■ **What to do**
Count the lines in the material below that contain the word "nearer". Reply with the number only.

/---

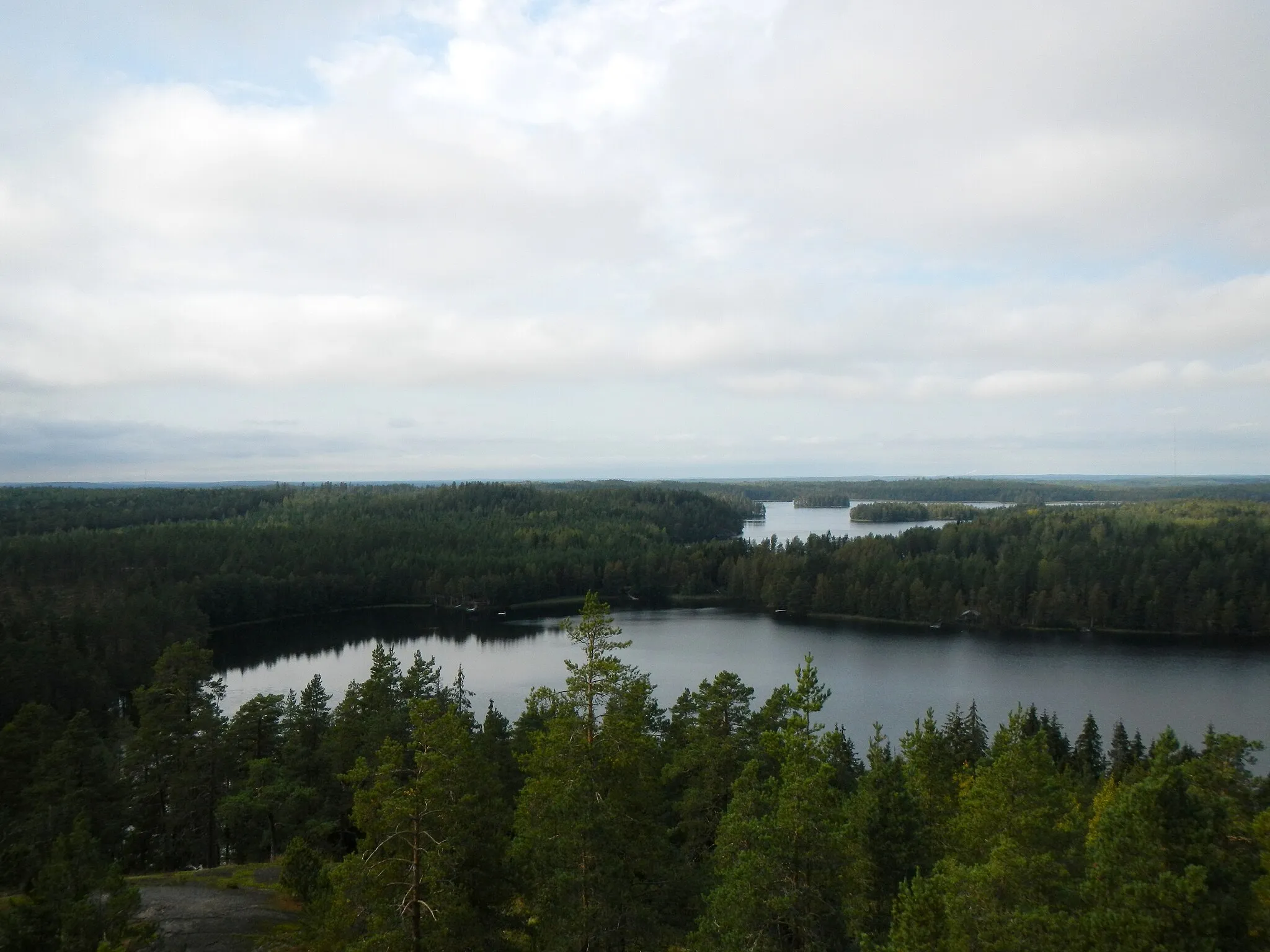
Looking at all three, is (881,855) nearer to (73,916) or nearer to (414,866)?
(414,866)

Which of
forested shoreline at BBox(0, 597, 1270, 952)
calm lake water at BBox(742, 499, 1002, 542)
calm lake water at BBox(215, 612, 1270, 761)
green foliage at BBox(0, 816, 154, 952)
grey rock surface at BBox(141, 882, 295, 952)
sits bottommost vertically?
calm lake water at BBox(215, 612, 1270, 761)

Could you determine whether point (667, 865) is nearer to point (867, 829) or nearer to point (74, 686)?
point (867, 829)

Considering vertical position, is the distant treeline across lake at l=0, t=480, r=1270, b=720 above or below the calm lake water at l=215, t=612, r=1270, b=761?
above

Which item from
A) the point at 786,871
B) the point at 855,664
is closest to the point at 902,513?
the point at 855,664

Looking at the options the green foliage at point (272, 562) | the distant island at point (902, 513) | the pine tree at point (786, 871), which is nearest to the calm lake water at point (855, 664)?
the green foliage at point (272, 562)

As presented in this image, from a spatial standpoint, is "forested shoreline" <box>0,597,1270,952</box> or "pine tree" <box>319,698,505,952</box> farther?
"pine tree" <box>319,698,505,952</box>

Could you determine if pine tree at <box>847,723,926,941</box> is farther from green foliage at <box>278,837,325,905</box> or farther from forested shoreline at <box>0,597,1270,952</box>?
green foliage at <box>278,837,325,905</box>

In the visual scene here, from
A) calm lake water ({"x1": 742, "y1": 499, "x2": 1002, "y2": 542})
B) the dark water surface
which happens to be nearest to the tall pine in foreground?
the dark water surface
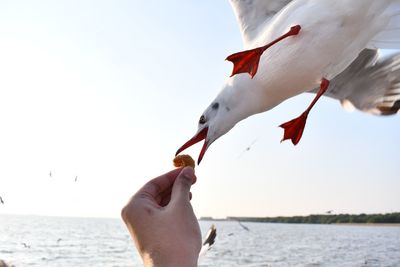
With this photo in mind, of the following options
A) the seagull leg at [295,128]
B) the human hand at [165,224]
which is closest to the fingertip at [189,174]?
the human hand at [165,224]

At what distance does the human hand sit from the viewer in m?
0.93

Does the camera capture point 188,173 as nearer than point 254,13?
Yes

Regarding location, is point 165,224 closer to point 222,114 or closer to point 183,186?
point 183,186

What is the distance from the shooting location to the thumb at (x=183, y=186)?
3.32ft

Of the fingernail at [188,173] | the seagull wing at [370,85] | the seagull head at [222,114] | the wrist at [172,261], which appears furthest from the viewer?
the seagull wing at [370,85]

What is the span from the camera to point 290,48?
2.35 meters

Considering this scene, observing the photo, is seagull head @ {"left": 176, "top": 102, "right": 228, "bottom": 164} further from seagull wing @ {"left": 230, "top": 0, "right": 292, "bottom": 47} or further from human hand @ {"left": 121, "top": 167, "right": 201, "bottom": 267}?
human hand @ {"left": 121, "top": 167, "right": 201, "bottom": 267}

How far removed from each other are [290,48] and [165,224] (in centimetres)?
151

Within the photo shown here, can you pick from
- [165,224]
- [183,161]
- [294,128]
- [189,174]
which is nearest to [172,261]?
[165,224]

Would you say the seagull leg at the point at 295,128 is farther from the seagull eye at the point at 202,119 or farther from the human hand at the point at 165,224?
the human hand at the point at 165,224

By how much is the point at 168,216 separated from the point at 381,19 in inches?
67.7

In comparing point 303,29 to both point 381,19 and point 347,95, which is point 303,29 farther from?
point 347,95

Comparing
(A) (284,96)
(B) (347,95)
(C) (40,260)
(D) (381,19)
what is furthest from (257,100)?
(C) (40,260)

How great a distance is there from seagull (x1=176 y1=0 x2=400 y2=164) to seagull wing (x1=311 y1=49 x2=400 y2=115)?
0.83m
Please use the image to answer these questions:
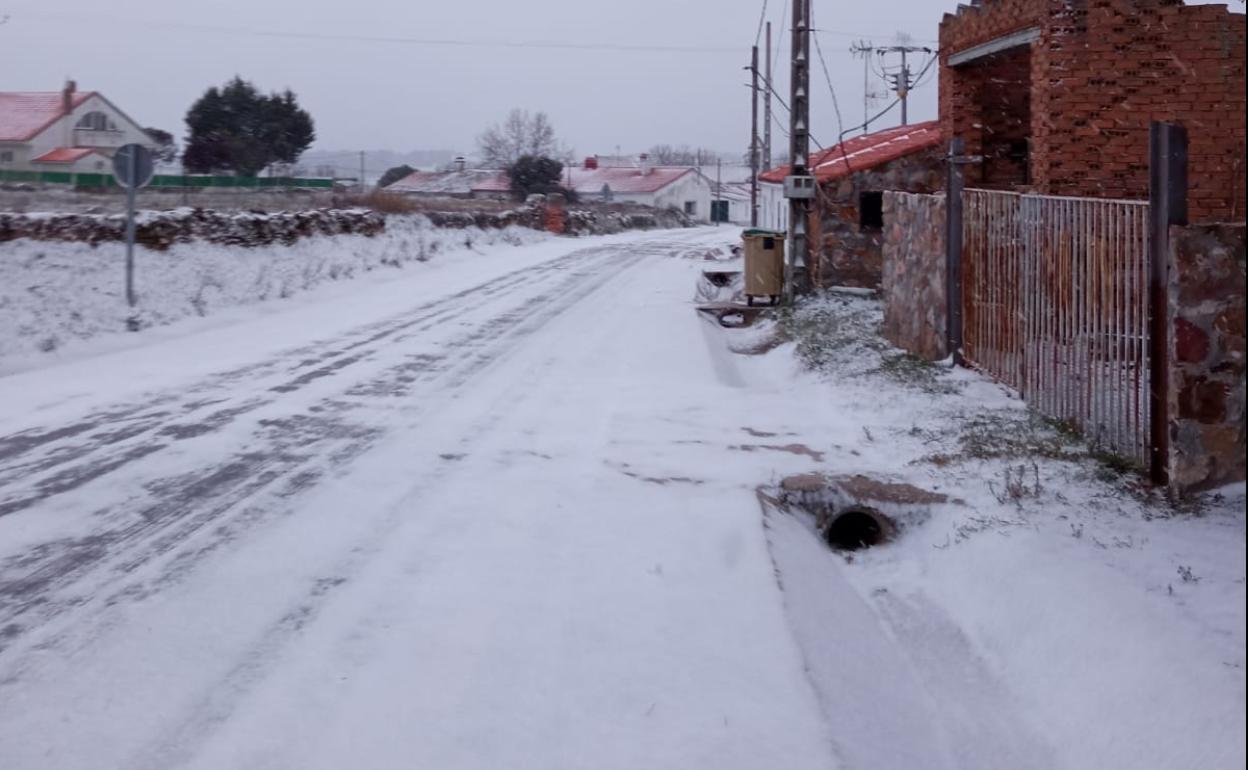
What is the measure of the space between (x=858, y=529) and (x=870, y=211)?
1367 cm

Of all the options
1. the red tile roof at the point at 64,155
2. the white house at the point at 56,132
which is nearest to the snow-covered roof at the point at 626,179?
the white house at the point at 56,132

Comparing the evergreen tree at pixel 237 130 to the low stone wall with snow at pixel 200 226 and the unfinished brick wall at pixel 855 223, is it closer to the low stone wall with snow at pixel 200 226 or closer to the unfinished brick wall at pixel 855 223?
the low stone wall with snow at pixel 200 226

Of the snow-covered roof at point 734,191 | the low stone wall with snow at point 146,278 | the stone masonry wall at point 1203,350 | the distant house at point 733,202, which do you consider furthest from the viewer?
the snow-covered roof at point 734,191

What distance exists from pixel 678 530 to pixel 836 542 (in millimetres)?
1195

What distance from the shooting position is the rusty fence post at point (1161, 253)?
7.05 metres

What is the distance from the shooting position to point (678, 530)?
746 centimetres

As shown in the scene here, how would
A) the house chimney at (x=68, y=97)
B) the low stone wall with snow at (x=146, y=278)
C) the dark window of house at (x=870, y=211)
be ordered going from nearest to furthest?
1. the low stone wall with snow at (x=146, y=278)
2. the dark window of house at (x=870, y=211)
3. the house chimney at (x=68, y=97)

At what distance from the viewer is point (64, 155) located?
52281 mm

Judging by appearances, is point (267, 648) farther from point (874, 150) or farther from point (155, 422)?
point (874, 150)

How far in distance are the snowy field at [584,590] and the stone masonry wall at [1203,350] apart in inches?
12.6

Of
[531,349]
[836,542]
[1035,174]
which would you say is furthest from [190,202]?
[836,542]

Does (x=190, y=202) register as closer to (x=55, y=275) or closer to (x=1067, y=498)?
(x=55, y=275)

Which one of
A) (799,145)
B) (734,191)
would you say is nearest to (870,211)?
(799,145)

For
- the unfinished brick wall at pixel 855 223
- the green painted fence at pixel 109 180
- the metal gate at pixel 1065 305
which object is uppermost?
the green painted fence at pixel 109 180
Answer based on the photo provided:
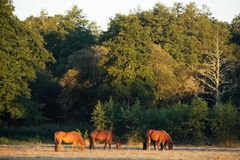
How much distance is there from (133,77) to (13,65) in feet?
43.6

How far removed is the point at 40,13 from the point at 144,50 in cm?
4293

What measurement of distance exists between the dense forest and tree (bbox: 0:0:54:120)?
0.09m

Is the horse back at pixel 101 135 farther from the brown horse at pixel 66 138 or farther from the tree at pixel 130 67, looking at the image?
the tree at pixel 130 67

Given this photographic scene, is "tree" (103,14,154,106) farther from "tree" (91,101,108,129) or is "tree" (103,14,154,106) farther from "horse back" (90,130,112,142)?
"horse back" (90,130,112,142)

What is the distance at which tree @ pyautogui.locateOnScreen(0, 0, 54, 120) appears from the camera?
4400 cm

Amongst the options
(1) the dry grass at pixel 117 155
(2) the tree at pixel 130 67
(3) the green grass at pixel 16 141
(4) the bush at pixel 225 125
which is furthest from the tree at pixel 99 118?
(1) the dry grass at pixel 117 155

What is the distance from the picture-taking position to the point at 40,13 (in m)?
92.0

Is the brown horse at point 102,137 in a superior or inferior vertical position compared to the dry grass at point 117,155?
superior

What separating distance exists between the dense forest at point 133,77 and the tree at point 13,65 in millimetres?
92

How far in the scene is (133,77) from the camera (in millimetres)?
52250

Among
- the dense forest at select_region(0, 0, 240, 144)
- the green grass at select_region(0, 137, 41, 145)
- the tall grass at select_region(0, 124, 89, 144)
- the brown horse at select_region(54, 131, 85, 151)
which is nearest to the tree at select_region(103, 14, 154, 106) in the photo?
the dense forest at select_region(0, 0, 240, 144)

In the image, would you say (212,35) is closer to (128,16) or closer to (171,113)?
(128,16)

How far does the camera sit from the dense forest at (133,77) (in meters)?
43.3

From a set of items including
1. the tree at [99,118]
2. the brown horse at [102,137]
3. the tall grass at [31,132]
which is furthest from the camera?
the tall grass at [31,132]
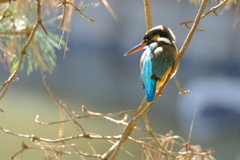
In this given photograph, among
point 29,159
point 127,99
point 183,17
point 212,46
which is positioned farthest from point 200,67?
point 29,159

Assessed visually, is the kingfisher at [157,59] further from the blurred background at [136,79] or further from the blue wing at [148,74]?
the blurred background at [136,79]

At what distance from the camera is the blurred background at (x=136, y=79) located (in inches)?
154

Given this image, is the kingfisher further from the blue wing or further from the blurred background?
the blurred background

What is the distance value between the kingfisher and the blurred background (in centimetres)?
254

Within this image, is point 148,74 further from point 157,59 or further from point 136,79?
point 136,79

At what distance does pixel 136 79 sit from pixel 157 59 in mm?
3180

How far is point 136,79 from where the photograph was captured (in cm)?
436

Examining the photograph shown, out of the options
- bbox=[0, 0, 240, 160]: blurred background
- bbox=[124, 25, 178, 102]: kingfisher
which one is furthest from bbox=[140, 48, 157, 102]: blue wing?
bbox=[0, 0, 240, 160]: blurred background

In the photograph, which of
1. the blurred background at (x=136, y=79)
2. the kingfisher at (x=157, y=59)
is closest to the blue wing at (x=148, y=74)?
the kingfisher at (x=157, y=59)

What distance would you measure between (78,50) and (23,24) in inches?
110

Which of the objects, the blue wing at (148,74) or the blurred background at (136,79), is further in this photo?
the blurred background at (136,79)

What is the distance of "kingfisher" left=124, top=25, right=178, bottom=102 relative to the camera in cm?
115

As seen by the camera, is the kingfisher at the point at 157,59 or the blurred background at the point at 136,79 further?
the blurred background at the point at 136,79

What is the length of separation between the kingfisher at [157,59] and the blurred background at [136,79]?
100 inches
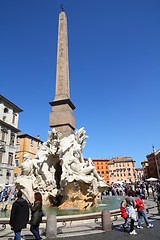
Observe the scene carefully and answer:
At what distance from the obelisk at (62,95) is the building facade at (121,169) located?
65742mm

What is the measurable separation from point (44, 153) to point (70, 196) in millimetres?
2823

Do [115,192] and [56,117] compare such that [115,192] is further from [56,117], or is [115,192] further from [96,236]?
[96,236]

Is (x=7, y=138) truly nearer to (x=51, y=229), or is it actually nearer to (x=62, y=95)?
(x=62, y=95)

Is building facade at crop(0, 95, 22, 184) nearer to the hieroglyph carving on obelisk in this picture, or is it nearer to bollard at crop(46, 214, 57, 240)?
the hieroglyph carving on obelisk

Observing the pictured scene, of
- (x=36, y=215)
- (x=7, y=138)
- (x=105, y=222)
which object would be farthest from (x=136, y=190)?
(x=7, y=138)

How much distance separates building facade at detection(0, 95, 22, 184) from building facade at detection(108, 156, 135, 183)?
51.4 m

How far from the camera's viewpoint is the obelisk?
35.5 ft

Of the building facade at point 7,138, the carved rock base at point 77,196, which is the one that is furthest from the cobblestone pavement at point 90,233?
the building facade at point 7,138

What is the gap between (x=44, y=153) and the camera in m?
9.98

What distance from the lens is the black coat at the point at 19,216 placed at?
3.38 m

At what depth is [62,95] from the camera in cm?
1197

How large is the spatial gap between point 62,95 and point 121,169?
67.1 m

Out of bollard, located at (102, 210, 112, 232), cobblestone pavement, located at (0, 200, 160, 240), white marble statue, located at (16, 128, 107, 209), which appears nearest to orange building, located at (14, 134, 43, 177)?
white marble statue, located at (16, 128, 107, 209)

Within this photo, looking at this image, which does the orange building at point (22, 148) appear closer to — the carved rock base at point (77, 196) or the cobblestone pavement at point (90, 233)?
the carved rock base at point (77, 196)
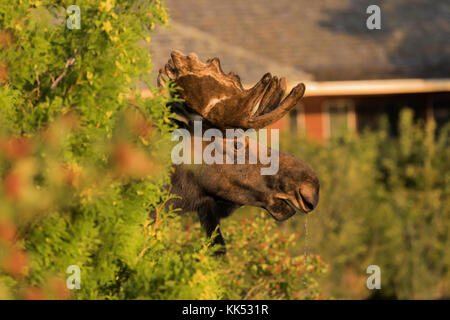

\---

■ **Solution to this exercise**
5